Ethereum is entering its "grow-up or die" era. After years of drifting in a sea of Layer 2s, Ethereum is pivoting back to its Layer 1 roots—an intentional move that could either restore the network's dominance or further fragment its ecosystem.

In the latest Bankless roundtable, David Hoffman sits down with Jon Charbonneau, Bread, and Andy8052 to unpack Ethereum’s strategy shift, why long-tail L2s are being abandoned, and what on-chain culture looks like in a world ruled by meme coins and perpetual Degen energy.


The Layer 1 Renaissance

Ethereum’s new tagline—“Scale the L1. Scale blobs. Improve UX.”—is more than a catchy slogan. It’s a cultural signal. As Jon Charbonneau points out, it’s a clear prioritization of Layer 1 scaling over Layer 2 dreams. The Ethereum Foundation is no longer content being just the base layer for others to innovate on; it wants to reclaim DeFi activity and value flow directly on mainnet.

This has consequences. The long tail of L2s—the clones with no meaningful differentiation—are now on notice. As Bread puts it, “Some of these teams are going to have to shut down… you're going to die off if you weren’t meaningfully different from mainnet.” The survival filter is sharpening.

Even Andy, ever the fun-maxi, shrugs: if L1 scaling kills your L2, your L2 was probably already dead.


ETH’s Identity Crisis

But it’s not just about infrastructure. The group explores a deeper identity crisis around ETH the asset. Is ETH money? Is it digital oil? Should it be the center of value accrual or just the utility token for a great tech stack?

Bread argues ETH needs to earn the right to be money by being useful and fee-generating first—then we can tell the “blue money cult” story. Jon counters that winning on tech and usage is the only way to even have a shot at ETH becoming sovereign money. Trying to beat Bitcoin with an economics-based narrative is a losing game.

David aptly sums it up as a “Rorschach test”—everyone projects onto ETH what they want it to be, depending on their bias.


The Meme Coin Canon

The discussion shifts to culture—and culture right now is memecoins. Solana, Pump.fun, snipers, shitter tokens, degens who don’t sleep. Andy, once an Ethereum loyalist, now runs most of his activity through Solana. Why? Because it’s where the fun is. And fun equals demand.

As Bread puts it: “You buy ETH on Base because you want to ape 10k into a shitter protocol. That’s demand. That’s moneyness.”

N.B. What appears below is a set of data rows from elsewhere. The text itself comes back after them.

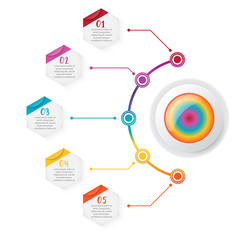 Timeline infographics design vector and marketing icons can be used for workflow layout, diagram, annual report, web design. Business concept with 5 options, steps or processes.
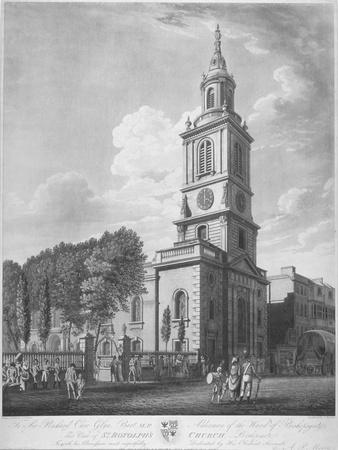 Church of St Botolph Without Bishopsgate, City of London, 1802-George Hawkins-Framed Giclee Print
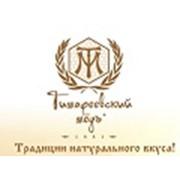 Тимофеевский мёд, ООО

ETH once held this spot—during ICOs, DeFi, NFTs. But it ceded cultural momentum. And it’s unclear if it can win it back without radically improving its UX and infrastructure for on-chain degen activity.


Hype’s EVM Gambit

HyperLiquid’s attempt to bolt an EVM onto its perps platform is also dissected. It’s not performant yet—just 1/30th of Base’s throughput—but its tight integration with a thriving exchange and a war chest of tokens to incentivize users could make it a real contender.

Still, Jon is skeptical: “It’s tough to build a general purpose EVM chain that’s truly differentiated right now.”


The Gorilla in the Arena

The episode ends with the now-viral hypothetical: can 100 men beat one gorilla? The crew gamifies the problem (coordination, willingness to die, vision teams), ultimately concluding that yes, humans win—if they accept casualties.

It’s a cheeky analogy, but the metaphor holds for Ethereum. To survive, the chain must stop being afraid to take risks, make hard calls, and face down existential threats with intent.


Final Thoughts

Ethereum’s return to Layer 1 is not just technical. It’s philosophical. It’s cultural. It’s existential. It’s trying to reclaim its role—not just as a settlement layer, but as the center of on-chain life.

Will ETH become the reserve asset again? Or will it fade into commoditized irrelevance as users chase fun and frictionless UX elsewhere?

As always in crypto: the builders build, the memers meme, and the markets will decide.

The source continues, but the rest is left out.